#### AIM OF THE EXERCISE
Return, from the material below, each line in which "Potamochoerus" occurs.

══ DATA LISTING

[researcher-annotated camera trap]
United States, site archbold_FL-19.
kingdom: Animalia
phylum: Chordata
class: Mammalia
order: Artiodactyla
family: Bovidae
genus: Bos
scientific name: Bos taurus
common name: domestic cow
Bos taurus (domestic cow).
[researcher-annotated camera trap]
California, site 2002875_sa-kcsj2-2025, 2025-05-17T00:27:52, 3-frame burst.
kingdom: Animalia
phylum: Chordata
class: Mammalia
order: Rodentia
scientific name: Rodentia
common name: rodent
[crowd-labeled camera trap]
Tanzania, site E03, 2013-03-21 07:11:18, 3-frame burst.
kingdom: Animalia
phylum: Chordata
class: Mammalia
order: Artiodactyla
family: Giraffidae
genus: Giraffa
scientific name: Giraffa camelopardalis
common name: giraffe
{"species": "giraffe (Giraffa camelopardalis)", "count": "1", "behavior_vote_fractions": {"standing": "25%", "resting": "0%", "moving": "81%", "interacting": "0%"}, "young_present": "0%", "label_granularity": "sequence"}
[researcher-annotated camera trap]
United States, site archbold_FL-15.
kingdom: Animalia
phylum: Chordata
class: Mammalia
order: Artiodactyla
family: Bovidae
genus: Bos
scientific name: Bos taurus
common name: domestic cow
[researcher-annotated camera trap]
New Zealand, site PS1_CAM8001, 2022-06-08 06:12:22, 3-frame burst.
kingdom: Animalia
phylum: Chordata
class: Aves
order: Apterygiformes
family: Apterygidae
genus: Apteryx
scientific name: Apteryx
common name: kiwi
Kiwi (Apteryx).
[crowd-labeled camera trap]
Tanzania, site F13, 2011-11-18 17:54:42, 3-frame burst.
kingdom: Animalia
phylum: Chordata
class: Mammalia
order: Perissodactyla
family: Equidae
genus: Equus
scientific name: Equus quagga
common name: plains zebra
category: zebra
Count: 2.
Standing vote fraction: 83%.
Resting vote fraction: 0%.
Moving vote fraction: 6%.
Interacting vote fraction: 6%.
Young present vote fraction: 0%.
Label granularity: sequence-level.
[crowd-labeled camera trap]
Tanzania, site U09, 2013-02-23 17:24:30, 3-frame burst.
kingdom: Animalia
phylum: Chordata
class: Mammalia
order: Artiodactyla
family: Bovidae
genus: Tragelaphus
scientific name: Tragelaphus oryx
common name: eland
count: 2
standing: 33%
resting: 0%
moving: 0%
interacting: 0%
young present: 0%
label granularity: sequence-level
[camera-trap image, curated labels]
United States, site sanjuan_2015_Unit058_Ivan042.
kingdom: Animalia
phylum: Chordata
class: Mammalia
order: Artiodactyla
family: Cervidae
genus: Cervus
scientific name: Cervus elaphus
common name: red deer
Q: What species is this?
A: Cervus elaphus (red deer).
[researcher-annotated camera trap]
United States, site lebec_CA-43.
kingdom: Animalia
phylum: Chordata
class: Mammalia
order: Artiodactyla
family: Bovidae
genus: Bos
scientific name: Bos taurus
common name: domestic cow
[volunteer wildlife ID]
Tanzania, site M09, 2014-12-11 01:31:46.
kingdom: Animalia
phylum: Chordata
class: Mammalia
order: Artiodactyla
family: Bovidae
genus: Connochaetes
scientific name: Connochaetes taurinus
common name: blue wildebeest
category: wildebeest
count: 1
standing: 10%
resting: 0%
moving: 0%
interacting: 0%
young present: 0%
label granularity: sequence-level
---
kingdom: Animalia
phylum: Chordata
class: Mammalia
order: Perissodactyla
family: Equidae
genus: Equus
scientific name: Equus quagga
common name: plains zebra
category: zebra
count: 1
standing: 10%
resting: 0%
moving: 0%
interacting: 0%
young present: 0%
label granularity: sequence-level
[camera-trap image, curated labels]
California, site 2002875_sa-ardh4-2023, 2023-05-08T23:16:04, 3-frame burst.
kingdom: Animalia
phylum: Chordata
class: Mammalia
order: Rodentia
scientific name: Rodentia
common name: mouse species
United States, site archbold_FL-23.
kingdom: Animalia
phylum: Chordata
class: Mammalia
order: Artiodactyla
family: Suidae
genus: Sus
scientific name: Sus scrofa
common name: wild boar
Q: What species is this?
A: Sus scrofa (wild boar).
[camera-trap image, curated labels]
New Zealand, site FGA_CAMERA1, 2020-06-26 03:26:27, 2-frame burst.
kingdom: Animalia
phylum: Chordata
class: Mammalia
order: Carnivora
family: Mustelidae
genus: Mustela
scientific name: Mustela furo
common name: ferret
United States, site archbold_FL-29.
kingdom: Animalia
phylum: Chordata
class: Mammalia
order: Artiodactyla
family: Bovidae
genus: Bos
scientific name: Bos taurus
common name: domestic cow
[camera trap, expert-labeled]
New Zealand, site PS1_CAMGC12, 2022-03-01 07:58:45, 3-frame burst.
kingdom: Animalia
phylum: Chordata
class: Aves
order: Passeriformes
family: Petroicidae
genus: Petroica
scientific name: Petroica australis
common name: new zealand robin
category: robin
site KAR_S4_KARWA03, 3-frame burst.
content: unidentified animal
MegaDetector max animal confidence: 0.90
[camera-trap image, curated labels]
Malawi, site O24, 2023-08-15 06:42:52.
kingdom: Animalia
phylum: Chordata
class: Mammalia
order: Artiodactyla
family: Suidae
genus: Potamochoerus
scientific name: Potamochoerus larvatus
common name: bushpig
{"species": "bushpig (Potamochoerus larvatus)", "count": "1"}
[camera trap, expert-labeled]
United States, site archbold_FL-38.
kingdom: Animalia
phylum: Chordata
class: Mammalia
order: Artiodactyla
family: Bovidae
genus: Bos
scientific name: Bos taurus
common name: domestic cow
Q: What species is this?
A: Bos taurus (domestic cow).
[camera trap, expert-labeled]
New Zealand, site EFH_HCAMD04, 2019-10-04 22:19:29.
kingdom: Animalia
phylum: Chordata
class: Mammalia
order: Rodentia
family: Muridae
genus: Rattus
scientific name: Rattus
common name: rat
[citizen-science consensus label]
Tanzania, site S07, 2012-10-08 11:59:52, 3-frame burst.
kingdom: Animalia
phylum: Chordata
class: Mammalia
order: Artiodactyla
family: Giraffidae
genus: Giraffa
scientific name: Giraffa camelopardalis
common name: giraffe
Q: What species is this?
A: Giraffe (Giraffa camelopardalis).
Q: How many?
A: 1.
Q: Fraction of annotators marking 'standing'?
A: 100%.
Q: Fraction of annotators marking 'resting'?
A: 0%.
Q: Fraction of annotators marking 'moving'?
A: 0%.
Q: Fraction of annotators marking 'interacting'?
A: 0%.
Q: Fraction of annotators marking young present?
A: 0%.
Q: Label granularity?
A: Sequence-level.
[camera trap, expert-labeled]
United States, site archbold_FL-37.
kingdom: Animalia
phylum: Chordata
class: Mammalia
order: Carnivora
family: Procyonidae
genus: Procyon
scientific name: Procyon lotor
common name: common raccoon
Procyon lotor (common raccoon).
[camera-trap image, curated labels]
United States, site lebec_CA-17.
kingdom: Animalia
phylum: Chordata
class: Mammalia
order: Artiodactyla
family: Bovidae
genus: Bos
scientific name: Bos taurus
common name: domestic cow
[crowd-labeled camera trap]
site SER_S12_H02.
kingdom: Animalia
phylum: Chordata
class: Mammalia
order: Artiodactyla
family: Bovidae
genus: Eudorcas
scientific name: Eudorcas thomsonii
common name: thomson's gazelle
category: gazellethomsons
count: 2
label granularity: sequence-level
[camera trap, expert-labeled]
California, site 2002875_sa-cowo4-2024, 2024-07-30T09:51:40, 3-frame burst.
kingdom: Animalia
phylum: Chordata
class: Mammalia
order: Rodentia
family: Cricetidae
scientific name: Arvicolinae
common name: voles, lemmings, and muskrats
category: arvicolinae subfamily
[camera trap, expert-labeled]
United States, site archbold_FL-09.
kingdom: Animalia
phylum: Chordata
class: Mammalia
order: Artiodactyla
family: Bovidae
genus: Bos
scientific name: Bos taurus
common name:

════

#### WRITTEN SOLUTION
genus: Potamochoerus
scientific name: Potamochoerus larvatus
{"species": "bushpig (Potamochoerus larvatus)", "count": "1"}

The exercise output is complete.